— Provided text —

--- --- ---

Marvelous thread, and my thanks to all contributors. My mother is heading toward death now, at age 80. Not quickly, but slowly. She is adamant about remaining in her home, without live-in help. Yet she cannot walk without a walker. She has just had her second major fall in a few months, and this time spent 12 hours on the floor until she was found the next morning by a caregiver.
She avoids doctors, until a crisis like now forces otherwise. She has outlived her own parents by some fifteen years, and is astonished she is still alive. She tells me the last thing she ever wanted was to be a burden to her two children by living this long, or by going physically downhill.
My sister and I love her so much that it hurts, but unfortunately my sister lives in an untreated schizophrenic world, and so I am the only rational person able to take command of caregiving options -- options that my mother often refuses.

--- --- ---

— What this exercise asks —
A. Reproduce verbatim the part of the forum post about an aging mother starting at "Marvelous thread, and" and ending at "going physically downhill.".
B. Extend the forum post about an aging mother, beginning right after its final sentence.
The records are separate from the forum post about an aging mother and have no connection to it.

— Extracted data —
--- --- ---

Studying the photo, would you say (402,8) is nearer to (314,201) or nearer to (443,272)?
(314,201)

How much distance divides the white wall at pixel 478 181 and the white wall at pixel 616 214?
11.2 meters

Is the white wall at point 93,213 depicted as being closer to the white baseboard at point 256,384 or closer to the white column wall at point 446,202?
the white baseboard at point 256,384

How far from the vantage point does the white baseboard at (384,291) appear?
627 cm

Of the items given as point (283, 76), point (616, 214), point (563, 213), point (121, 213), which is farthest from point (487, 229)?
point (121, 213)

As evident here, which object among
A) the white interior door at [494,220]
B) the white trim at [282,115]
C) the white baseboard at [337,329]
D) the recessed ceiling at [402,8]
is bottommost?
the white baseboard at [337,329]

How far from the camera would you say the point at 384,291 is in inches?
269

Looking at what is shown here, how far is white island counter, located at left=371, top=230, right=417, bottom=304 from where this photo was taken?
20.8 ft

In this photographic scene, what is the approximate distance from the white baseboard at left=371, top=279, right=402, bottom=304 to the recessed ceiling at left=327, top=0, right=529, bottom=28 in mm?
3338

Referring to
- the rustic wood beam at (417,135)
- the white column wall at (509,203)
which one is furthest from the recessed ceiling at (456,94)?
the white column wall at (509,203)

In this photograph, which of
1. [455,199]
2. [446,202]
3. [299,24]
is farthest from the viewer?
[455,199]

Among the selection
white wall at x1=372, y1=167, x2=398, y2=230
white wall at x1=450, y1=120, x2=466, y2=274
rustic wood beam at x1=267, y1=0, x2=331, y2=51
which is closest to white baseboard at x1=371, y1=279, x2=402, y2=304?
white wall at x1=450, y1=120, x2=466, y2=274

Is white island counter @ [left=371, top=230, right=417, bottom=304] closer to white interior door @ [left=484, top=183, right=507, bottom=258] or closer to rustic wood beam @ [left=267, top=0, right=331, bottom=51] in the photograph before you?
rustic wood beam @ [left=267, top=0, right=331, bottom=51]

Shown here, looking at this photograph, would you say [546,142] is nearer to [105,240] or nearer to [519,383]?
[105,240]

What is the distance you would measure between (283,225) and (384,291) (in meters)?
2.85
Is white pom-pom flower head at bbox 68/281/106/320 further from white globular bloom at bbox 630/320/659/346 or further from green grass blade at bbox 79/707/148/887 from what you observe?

--- --- ---

— Expected outputs —
A.
Marvelous thread, and my thanks to all contributors. My mother is heading toward death now, at age 80. Not quickly, but slowly. She is adamant about remaining in her home, without live-in help. Yet she cannot walk without a walker. She has just had her second major fall in a few months, and this time spent 12 hours on the floor until she was found the next morning by a caregiver.
She avoids doctors, until a crisis like now forces otherwise. She has outlived her own parents by some fifteen years, and is astonished she is still alive. She tells me the last thing she ever wanted was to be a burden to her two children by living this long, or by going physically downhill.

B.
In some sense she even has the right to refuse such help. The moral right, I'd say, and certainly the legal right. At times she views me as being intrusive (I worry that I am not intrusive enough!), and yet she is too feeble to make decisions about herself, or too frugal to pay for care which she could indeed afford. Maybe the next time my mom falls it will spell the end of life in her beloved home of 55 years, and she will be forced to move to an assisted-care facility. Or maybe her fall will result in a broken hip, often a prelude to death in the elderly.
Worse, I live in Toronto, my mother in Illinois. Here I am trying to quarterback agreeable caregiving to my mother, and psychological support to my sister, while also trying to carry on with my professional life in Ontario. Very difficult.
Neither of them has a computer. Fortunately I am a phone person, yet the issue of physical, geographical distance is a big one in our modern society. I cannot fly home every week. I left Illinois at age 18, and that was 30 years ago. Many of us no longer live in the same place as our beloved parents. Many of our parents, like mine, believed that their role was to raise us to leave them. (The Latin and Asian cultures view this quite differently than my northern European culture.)
Just the same, it is very hard to shepherd a parent through his or her final stage of life. It is a final role we play as someone's child, and a role for which most of us are not prepared. I am learning as I go here, and just hoping I am doing right by my mother.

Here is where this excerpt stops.